> **Written tasks**:
- A) Say whether each statement agrees with the passage on Rosario Castellanos below: (i) she was born in Comitán; (ii) both of her parents died in an accident in 1948; (iii) she wrote a monthly column for Excélsior. Answer each with yes or no and quote the deciding words from the passage.
- B) Go on with the passage on Rosario Castellanos below, starting right after its final sentence.

> **Selection**:
____________
Rosario Castellanos Figueroa (; 25 May 1925 – 7 August 1974) was a Mexican poet and author. She was one of Mexico's most important literary voices in the last century. Throughout her life, she wrote eloquently about issues of cultural and gender oppression, and her work has influenced Mexican feminist theory and cultural studies. Though she died young, she opened the door of Mexican literature to women, and left a legacy that still resonates today.

Life
Born in Mexico City, she was raised in Comitán near her family's ranch in the southern state of Chiapas. She was an introverted young girl, who took notice of the plight of the indigenous Maya who worked for her family. According to her own account, she felt estranged from her family after a soothsayer predicted that one of her mother's two children would die shortly, and her mother screamed out, "Not the boy!"

The family's fortunes changed suddenly when President Lázaro Cárdenas enacted a land reform and peasant emancipation policy that stripped the family of much of its land holdings. At fifteen, Castellanos and her parents moved to Mexico City. In 1948 both of her parents died in an accident, leaving her orphaned at 23 years of age.

Although she remained introverted, she joined a group of Mexican and Central American intellectuals, read extensively, and began to write. She studied philosophy and literature at UNAM (the National Autonomous University of Mexico), where she would later teach, and joined the National Indigenous Institute, writing scripts for puppet shows that were staged in impoverished regions to promote literacy. The Institute had been founded by President Cárdenas, who had taken away her family's land. She also wrote a weekly column for the newspaper Excélsior.
____________
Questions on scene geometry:
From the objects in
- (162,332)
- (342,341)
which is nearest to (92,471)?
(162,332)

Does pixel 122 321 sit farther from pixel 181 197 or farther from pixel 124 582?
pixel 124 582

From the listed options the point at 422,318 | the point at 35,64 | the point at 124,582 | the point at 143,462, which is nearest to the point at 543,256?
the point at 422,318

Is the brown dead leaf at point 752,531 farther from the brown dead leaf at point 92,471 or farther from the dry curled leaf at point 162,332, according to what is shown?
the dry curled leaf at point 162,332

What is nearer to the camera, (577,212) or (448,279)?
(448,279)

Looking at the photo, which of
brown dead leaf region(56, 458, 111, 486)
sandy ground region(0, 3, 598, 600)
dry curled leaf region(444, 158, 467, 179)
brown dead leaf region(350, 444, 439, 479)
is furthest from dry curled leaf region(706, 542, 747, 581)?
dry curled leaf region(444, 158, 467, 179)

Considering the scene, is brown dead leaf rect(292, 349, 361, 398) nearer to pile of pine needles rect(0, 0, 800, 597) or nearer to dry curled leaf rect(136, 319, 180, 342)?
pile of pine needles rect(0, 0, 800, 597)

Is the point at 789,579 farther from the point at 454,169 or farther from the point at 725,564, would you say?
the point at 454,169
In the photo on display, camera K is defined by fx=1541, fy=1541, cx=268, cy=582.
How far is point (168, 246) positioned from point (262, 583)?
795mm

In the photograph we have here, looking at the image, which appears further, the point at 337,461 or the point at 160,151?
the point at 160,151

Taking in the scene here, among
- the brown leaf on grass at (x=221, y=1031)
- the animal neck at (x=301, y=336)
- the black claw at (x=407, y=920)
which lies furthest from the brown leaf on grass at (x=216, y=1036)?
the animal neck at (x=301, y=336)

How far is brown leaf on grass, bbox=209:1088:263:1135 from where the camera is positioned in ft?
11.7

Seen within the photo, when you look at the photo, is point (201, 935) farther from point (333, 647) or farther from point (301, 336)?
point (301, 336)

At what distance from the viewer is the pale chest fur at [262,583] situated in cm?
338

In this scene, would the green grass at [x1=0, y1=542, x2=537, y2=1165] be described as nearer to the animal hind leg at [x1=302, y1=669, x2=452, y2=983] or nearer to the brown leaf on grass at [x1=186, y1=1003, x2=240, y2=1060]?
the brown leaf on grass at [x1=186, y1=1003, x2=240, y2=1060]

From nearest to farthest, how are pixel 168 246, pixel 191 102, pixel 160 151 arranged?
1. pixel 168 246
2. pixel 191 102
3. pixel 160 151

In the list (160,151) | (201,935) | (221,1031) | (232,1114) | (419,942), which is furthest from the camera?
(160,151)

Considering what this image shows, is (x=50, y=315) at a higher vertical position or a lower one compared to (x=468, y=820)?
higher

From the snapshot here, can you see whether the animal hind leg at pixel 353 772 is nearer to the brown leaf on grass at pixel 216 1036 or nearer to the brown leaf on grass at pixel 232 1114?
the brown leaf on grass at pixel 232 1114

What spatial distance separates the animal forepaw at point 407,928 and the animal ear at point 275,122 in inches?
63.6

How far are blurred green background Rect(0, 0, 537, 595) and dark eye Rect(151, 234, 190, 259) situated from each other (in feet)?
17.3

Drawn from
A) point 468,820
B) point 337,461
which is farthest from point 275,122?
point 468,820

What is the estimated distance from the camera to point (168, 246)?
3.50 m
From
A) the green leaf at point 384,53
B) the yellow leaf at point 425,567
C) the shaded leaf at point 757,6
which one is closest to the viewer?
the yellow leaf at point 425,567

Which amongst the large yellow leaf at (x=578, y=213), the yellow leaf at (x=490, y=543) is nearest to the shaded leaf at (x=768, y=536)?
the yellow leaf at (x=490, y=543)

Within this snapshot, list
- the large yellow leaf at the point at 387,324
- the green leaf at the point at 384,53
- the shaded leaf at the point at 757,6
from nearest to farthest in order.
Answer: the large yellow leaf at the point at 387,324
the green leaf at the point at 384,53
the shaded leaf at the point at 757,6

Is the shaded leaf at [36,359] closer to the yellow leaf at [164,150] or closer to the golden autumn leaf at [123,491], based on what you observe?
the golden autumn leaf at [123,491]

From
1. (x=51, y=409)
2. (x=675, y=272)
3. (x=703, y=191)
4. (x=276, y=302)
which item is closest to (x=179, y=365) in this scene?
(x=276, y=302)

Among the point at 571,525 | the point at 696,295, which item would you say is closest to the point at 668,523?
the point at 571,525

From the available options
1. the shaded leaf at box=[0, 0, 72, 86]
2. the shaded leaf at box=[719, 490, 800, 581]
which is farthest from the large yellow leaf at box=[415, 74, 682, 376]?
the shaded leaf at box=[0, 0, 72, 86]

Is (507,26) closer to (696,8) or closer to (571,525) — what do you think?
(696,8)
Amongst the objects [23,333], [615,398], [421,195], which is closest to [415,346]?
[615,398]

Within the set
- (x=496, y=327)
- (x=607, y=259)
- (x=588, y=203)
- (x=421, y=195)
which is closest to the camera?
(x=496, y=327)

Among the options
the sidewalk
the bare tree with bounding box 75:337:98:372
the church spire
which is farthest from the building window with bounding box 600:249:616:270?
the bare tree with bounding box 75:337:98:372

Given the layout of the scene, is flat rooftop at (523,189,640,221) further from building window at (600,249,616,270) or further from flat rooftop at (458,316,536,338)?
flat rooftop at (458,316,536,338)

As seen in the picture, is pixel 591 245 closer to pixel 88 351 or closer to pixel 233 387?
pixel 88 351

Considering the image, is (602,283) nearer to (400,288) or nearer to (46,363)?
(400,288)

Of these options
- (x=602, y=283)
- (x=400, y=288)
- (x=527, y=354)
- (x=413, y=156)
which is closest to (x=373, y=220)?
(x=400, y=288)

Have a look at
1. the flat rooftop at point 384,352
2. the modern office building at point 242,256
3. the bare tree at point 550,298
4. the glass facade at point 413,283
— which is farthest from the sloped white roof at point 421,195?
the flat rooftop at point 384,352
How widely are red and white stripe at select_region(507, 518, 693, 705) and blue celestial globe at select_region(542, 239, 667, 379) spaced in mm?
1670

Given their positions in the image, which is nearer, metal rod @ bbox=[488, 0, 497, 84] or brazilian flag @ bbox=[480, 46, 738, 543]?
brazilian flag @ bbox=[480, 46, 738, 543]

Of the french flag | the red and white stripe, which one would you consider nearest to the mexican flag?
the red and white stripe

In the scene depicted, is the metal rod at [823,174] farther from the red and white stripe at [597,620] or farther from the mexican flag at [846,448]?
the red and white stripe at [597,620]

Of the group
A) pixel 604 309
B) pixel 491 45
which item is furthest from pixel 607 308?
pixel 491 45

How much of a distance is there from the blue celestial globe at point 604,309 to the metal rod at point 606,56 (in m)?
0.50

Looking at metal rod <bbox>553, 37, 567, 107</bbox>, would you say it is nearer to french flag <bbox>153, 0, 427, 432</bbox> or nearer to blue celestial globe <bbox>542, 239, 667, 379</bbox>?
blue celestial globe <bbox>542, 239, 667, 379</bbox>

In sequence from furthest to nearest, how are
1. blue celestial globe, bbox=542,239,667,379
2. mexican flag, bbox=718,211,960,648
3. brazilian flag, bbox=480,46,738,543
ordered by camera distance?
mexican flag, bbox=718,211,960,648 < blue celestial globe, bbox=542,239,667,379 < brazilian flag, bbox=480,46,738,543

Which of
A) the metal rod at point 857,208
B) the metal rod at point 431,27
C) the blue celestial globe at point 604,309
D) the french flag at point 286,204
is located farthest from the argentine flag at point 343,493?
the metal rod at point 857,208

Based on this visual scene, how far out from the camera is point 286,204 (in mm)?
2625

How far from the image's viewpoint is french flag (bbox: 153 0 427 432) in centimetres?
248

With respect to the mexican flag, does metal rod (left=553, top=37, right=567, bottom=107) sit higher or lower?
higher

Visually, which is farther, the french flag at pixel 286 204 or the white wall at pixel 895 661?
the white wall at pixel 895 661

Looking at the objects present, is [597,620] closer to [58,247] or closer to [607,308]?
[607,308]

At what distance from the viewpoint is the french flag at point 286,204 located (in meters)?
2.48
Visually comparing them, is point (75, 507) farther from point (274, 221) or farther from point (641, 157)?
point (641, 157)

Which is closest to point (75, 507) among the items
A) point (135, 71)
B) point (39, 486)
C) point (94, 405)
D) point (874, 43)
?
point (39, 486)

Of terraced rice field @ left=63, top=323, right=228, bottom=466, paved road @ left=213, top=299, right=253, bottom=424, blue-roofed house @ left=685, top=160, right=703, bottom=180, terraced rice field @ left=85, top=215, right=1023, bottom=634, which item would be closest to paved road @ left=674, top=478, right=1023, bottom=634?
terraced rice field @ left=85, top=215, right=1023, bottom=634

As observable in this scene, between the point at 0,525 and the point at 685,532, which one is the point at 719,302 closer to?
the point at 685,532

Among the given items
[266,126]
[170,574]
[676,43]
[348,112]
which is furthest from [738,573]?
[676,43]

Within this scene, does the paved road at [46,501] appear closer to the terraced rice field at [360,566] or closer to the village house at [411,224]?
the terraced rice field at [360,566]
____________
> **The results**:
- A)
(i) No: "Born in Mexico City, she was raised in Comitán near her family's ranch in the southern state of Chiapas."
(ii) Yes: "In 1948 both of her parents died in an accident, leaving her orphaned at 23 years of age."
(iii) No: "She also wrote a weekly column for the newspaper Excélsior."

- B)
She married Ricardo Guerra Tejada, a professor of philosophy, in 1958. The birth in 1961 of their son Gabriel Guerra Castellanos (now a political scientist) was an important moment in Castellanos’ life; prior to his birth, she suffered from depression after several miscarriages. However, she and Guerra divorced after thirteen years of marriage, Guerra having been unfaithful to Castellanos. Her own personal life was marked by her difficult marriage and continuous depression, but she dedicated a large part of her work and energy to defending women's rights, for which she is remembered as a symbol of Latin American feminism.

In addition to her literary work, Castellanos held several government posts. In recognition for her contribution to Mexican literature, Castellanos was appointed ambassador to Israel in 1971.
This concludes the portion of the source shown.